We are excited to announce the next seminar in ANZAMP’s seminar series, next week’s seminars by Xilin Lu and Zimin Li titled “Hidden Symmetry in Generalisations of the Quantum Rabi Model” and “Generalized adiabatic approximation to the quantum Rabi model”, respectively, abstracts below.
Date: 15 June 2021
Time: 12:00 pm
The seminar will be presented via Zoom: https://unimelb.zoom.us/j/81213691522
Speaker 1: Xilin Lu
Title: Hidden Symmetry in Generalisations of the Quantum Rabi Model
Abstract: The hidden ℤ2 symmetry in the asymmetric quantum Rabi model (AQRM) was recently uncovered in (J. Phys.
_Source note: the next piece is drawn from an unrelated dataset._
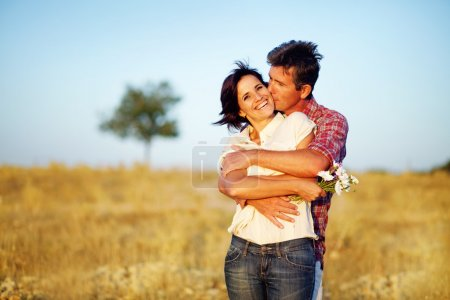 Photo for Happy couple on the field - Royalty Free Image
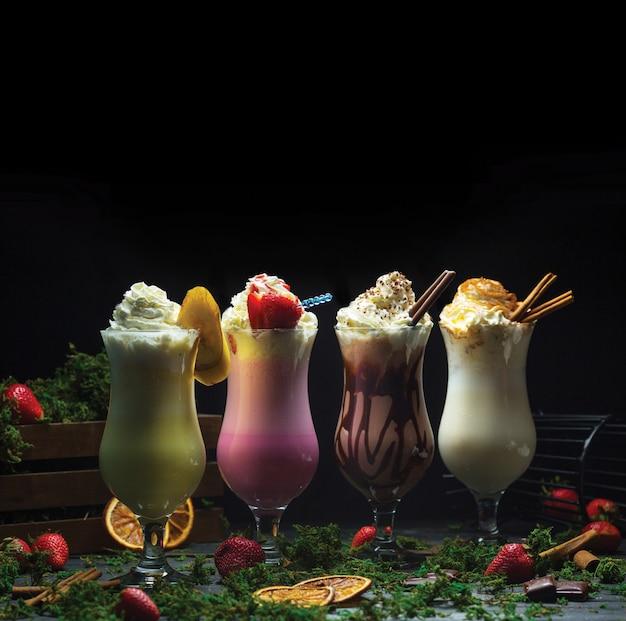 Vier verschillende cocktail smoothies met melkachtige crème bovenop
A 54 12LT01) by constructing the corresponding symmetry operators. From this result, we propose an ansatz to determine symmetry operators for generalisations of the AQRM. We successfully applied this ansatz to the following cases: the anisotropic AQRM, the asymmetric Rabi–Stark model (ARSM), the anisotropic ARSM and the biased Dicke model with small number of qubits. Furthermore, from our results on the biased Dicke model, we conjectured and proved the explicit expression of the hidden ℤ2 symmetry operator for arbitrary number of qubits.
Speaker 2: Zimin Li
Title: Generalized adiabatic approximation to the quantum Rabi model
Abstract: A generalized adiabatic approximation (GAA) is developed to calculate the eigenvalues of the excited states of the quantum Rabi model (QRM). The adiabatic approximation (AA) is widely used to treat the QRM in the limit where the qubit frequency is smaller than the harmonic frequency. However, the level crossings in the spectrum of the QRM predicted by the AA are determined by the zeros of Laguerre polynomials, which deviate from the exact points. We generalize the AA based on the similarity between the exact solutions of the level crossings and the Laguerre polynomials. By construction, the GAA always has exact exceptional energy and approximates the regular spectrum with rather good agreement in a larger parameter regime. The GAA offers a framework to deal with the light–matter interaction models in a simple but accurate manner. Furthermore, the GAA is applied to the AQRM and the conical intersections in the energy landscape are correctly recovered. The geometric phases around these conical intersections are calculated analytically as an illustrative example.